The Ace Attorney series has some years in it now. Since the release of the original Phoenix Wright: Ace Attorney on GBA 15 years ago, the series has now seen 10 different entries in both its main and spin-off series. There’s been a live-action movie, a manga, an anime, and even drama CDs. For a series about a simple lawyer solving criminal cases, it would be fair to ask whether this adventure franchise still has legs in it.
In this latest game, Phoenix Wright: Ace Attorney – Spirit of Justice, the sixth Ace Attorney entry has moments when it proudly answers “yes, Phoenix Wright still has places to go,” but not necessarily throughout.
Make no mistake – this game is the follow-up to 2013’s Dual Destinies. Everything you liked, and everything you hated, is still here. There are multiple protagonists – two this time, focusing on Phoenix and Apollo while leaving Athena to the helper role. And like Dual Destinies, the investigations and trials are still extraordinarily easy to get through, with the help of a checklist on investigations, and the option to try again immediately after getting a game over during trial sections (lives are still meaningless). Further, one of the best things in Dual Destinies, the story pacing, also gets carried over.
Unlike the GBA and DS games, where various trials are their own little mini-stories, Spirit of Justice continues the storytelling pace set by Dual Destinies, wherein every single case works towards a much larger, overarching story about justice. The story, which shifts between Phoenix Wright in the Khura'in Kingdom, and Apollo Justice back at home in the Wright Anything Agency, is overall even better than its predecessor.
This is especially true of the Phoenix Wright sections, finding him in a foreign country (where defense lawyers are despised) in the middle of a political revolution. Said political revolution makes for one of the strongest plot threads the series has ever had, and makes Spirit of Justice feel bigger than a series of murder cases. There are some exceptional revelations and twists the game takes, and some late game story beats go to awesome, if bizarre places. In other words, Spirit of Justice does what Dual Destinies does, only better. Also, the game triples down on Ace Attorney’s beloved/hated spiritual hocus pocus (and the fan service that comes out of said hocus pocus), so you have that to look forward to.
The issues Spirit of Justice carries are ones that this series is no stranger to. The game could use quite a bit of tightening up in the investigation department. Especially in this game, these adventure-game sections have a tendency to drag on about 20% longer than you want them to, and can occasionally get downright boring at times. It doesn’t sour the overall game much, but they still feel like the one element of the game standing between you and the best part – the trials – which are still as high-octane and engrossing as ever. A little tightening would go a long way here.
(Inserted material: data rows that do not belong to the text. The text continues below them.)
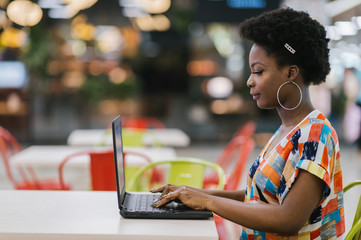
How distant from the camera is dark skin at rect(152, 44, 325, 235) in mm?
1601

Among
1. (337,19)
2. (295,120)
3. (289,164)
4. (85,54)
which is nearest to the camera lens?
(289,164)

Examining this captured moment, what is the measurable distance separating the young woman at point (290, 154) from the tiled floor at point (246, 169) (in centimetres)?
198

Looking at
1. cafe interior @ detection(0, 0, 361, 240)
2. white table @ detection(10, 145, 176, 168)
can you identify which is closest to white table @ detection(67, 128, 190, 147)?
white table @ detection(10, 145, 176, 168)

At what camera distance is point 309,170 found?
1.60 m

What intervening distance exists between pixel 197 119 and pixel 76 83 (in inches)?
95.8

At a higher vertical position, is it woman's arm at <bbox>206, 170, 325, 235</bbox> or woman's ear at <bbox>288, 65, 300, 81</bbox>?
woman's ear at <bbox>288, 65, 300, 81</bbox>

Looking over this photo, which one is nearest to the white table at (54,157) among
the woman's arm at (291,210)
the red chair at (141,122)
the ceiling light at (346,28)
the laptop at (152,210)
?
the laptop at (152,210)

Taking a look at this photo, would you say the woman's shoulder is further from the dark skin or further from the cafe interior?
the cafe interior

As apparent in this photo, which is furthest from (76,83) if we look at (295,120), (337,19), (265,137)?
(295,120)

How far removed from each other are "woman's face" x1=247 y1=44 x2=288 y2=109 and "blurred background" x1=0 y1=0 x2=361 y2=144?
8207mm

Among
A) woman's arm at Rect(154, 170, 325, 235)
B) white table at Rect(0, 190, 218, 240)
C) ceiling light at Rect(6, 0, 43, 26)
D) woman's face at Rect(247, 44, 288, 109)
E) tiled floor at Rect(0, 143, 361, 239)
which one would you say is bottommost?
tiled floor at Rect(0, 143, 361, 239)

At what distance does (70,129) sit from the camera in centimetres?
1028

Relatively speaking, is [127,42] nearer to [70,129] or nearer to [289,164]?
[70,129]

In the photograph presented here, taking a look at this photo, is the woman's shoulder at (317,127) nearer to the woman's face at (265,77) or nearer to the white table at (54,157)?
the woman's face at (265,77)
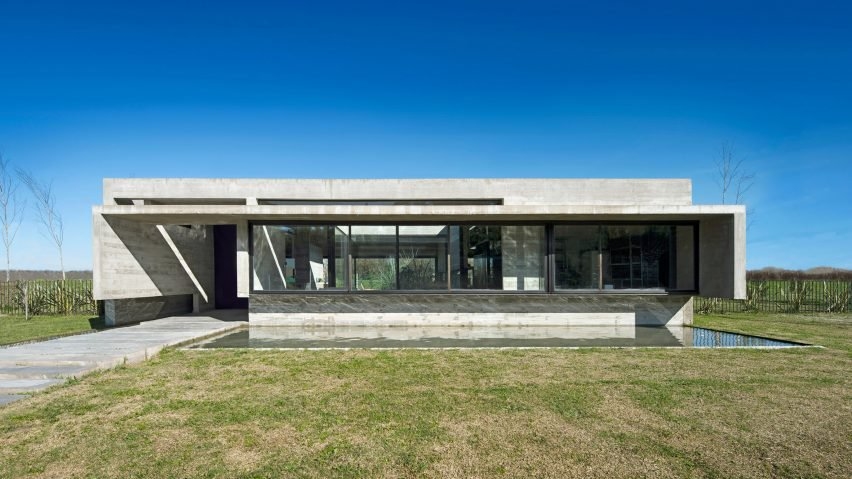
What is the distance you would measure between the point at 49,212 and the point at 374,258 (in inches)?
855

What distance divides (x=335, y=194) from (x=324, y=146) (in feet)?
19.2

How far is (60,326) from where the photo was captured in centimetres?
1220

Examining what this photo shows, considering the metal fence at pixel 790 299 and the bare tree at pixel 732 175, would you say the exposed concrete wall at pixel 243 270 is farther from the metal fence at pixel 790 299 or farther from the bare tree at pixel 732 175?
the bare tree at pixel 732 175

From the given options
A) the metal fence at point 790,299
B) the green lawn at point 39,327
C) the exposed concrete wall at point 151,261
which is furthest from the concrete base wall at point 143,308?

The mechanics are the other major problem in the game – there are just too many. In most other games, this would be a ridiculous criticism, but since the remake of the first game on DS, Ace Attorney has been adding a new gimmick mechanic or two in at least every main series game. There’s one where you use the 3DS microphone to conduct fingerprint analysis. There’s one where you use Apollo’s bracelet to identify physical tells to spot lies. Spirit of Justice brings a new mechanic of its own during trials, where new adversary Royal Priestess Rayfa can channel the final moments of a victim’s life by showing these moments from their perspective, and it’s up to you to show contradictions between what happened to the victim in these sequences and what the prosecution asserts was happening. It’s more of the same stuff this game has been doing forever.
Just about every gimmick mechanic from the series is brought into this new game, and while this should feel like it adds gameplay diversity, the shallowness of these mechanics, combined with the fact that these mechanics sometimes overcrowd the rest of it, just stand to make this otherwise deep game feel shallower as a result. Again, this doesn’t kill this otherwise solid Phoenix Wright entry. It just makes the whole package feel slightly cheaper.
Phoenix Wright: Ace Attorney – Spirit of Justice is the follow-up to Dual Destinies in every single sense. It’s ostensibly that game but with a new, better story, a new gimmicky mechanic, and some fan service to boot. The game is finally starting to show its age fifteen years and ten games later, but the fact that it has taken this long is nothing short of a miracle. And make no mistake: a solid Phoenix Wright game with a strong story is still a game that demands one’s attention.